The request: Recast only the lines of the records below that begin with the line containing "At what distance does" and continue through the line containing "green vegetation @ [156,7,184,38] <" as a JSON list of strings, one string per line, with blank lines left out. Include both of those end lines.

Materials provided:
______
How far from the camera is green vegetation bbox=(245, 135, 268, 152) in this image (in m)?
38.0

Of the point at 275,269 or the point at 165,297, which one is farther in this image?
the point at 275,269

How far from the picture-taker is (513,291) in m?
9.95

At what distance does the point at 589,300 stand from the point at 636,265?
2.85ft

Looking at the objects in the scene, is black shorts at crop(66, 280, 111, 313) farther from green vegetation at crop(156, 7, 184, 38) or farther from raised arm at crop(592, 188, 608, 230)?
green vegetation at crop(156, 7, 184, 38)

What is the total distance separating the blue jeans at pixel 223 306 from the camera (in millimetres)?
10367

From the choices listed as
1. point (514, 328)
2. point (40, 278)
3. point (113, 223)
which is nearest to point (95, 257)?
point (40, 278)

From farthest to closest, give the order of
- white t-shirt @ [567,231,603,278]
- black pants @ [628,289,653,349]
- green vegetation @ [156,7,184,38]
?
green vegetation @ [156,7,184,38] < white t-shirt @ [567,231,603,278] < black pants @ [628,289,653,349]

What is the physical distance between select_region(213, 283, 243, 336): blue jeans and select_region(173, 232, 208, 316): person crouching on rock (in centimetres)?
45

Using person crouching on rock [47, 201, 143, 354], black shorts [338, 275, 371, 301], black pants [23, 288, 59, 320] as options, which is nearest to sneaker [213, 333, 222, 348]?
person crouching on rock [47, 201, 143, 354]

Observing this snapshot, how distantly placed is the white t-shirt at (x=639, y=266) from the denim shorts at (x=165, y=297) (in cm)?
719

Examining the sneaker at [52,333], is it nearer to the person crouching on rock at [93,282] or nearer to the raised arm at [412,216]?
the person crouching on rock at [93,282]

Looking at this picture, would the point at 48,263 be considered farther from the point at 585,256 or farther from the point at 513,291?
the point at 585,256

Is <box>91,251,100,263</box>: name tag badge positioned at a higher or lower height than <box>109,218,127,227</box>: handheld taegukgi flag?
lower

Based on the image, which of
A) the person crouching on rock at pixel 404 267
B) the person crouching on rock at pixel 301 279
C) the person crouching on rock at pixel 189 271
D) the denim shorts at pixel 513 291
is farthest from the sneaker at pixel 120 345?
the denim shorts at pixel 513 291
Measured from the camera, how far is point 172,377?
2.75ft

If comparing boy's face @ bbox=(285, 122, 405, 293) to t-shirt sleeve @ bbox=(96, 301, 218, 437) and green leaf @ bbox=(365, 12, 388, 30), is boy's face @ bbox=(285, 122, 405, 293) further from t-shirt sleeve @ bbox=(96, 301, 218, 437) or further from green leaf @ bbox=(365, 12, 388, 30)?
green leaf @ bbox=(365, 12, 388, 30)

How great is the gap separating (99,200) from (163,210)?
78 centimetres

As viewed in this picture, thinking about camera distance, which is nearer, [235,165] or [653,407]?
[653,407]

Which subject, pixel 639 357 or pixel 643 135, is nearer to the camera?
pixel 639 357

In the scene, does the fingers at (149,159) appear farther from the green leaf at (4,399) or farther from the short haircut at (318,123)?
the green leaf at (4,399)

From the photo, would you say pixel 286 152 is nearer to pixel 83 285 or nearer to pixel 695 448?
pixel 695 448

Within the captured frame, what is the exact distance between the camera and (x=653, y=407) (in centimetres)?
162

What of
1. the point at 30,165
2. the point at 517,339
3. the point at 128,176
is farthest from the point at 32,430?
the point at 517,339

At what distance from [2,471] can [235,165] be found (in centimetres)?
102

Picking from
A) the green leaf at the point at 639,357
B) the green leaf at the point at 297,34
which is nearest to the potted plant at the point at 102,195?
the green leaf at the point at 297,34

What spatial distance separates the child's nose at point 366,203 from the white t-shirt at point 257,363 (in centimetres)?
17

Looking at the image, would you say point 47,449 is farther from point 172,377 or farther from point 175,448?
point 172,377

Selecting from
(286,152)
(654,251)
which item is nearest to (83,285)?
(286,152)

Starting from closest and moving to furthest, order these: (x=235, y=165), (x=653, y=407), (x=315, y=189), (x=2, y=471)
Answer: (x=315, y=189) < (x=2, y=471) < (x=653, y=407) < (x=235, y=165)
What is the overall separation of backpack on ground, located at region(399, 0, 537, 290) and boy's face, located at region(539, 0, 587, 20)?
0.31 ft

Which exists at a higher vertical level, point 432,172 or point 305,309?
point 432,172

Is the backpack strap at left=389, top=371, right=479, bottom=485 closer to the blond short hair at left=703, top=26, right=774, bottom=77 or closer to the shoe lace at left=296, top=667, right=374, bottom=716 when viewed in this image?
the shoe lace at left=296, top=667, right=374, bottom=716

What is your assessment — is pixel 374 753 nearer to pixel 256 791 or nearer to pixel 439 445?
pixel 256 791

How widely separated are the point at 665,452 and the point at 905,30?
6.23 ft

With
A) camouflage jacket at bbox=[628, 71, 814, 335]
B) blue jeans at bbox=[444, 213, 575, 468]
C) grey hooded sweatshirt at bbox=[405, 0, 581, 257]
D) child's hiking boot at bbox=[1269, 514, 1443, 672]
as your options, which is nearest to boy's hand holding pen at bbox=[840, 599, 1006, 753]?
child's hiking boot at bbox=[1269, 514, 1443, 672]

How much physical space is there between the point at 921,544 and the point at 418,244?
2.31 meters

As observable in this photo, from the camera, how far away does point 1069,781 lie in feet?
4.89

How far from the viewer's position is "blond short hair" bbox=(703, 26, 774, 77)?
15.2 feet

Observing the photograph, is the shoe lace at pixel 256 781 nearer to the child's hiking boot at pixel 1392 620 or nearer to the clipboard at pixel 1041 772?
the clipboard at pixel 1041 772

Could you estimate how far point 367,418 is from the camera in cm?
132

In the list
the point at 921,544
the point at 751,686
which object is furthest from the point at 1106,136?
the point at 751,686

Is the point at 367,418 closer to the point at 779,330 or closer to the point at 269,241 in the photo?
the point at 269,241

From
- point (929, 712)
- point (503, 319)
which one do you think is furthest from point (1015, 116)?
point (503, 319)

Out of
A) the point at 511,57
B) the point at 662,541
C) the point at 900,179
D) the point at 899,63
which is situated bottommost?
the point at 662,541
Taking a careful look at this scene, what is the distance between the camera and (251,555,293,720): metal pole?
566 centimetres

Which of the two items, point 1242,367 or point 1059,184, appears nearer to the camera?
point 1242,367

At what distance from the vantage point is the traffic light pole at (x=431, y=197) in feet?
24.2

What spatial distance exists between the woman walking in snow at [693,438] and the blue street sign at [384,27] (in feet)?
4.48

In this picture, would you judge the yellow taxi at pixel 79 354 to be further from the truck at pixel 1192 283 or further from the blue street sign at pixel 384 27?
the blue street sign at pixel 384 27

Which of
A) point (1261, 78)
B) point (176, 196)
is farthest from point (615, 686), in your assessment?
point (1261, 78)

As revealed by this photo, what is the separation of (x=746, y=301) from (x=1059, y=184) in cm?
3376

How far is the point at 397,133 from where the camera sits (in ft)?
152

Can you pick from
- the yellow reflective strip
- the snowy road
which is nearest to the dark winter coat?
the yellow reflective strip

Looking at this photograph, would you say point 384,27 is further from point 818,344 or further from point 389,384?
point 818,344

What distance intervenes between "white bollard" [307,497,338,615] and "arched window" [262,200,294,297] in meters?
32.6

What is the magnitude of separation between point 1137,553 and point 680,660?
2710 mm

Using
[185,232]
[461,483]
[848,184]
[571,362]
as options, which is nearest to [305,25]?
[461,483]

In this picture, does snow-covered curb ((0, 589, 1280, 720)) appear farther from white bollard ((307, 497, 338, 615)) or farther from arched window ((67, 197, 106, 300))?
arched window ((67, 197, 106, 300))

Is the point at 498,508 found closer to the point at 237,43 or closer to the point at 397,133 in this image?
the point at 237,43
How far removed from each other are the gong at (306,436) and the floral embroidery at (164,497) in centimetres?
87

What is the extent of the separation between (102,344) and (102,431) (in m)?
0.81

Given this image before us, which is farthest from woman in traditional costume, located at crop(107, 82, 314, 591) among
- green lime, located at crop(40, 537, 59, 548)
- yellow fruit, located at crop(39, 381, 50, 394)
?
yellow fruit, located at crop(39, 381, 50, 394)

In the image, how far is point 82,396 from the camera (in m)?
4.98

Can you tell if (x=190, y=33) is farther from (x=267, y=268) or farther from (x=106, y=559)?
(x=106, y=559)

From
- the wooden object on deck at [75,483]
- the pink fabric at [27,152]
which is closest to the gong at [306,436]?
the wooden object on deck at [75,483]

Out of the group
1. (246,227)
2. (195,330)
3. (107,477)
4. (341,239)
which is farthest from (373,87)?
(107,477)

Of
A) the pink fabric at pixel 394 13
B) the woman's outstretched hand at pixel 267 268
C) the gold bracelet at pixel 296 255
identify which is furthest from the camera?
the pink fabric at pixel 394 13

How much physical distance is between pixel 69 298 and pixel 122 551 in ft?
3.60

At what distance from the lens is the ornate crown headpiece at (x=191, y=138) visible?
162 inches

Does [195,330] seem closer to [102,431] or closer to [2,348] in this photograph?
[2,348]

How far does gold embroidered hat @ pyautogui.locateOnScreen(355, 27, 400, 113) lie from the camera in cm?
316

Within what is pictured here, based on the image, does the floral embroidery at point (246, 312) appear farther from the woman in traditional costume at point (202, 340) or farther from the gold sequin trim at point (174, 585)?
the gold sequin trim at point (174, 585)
______
Solution:
[
  "At what distance does the point at 589,300 stand from the point at 636,265?",
  "2.85ft",
  "Looking at the objects in the scene, is black shorts at crop(66, 280, 111, 313) farther from green vegetation at crop(156, 7, 184, 38) or farther from raised arm at crop(592, 188, 608, 230)?",
  "green vegetation at crop(156, 7, 184, 38)",
  "What is the total distance separating the blue jeans at pixel 223 306 from the camera (in millimetres)?",
  "10367",
  "From the choices listed as",
  "1. point (514, 328)",
  "2. point (40, 278)",
  "3. point (113, 223)",
  "which is nearest to point (95, 257)?",
  "point (40, 278)",
  "From farthest to closest, give the order of",
  "- white t-shirt @ [567,231,603,278]",
  "- black pants @ [628,289,653,349]",
  "- green vegetation @ [156,7,184,38]",
  "?",
  "green vegetation @ [156,7,184,38] < white t-shirt @ [567,231,603,278] < black pants @ [628,289,653,349]"
]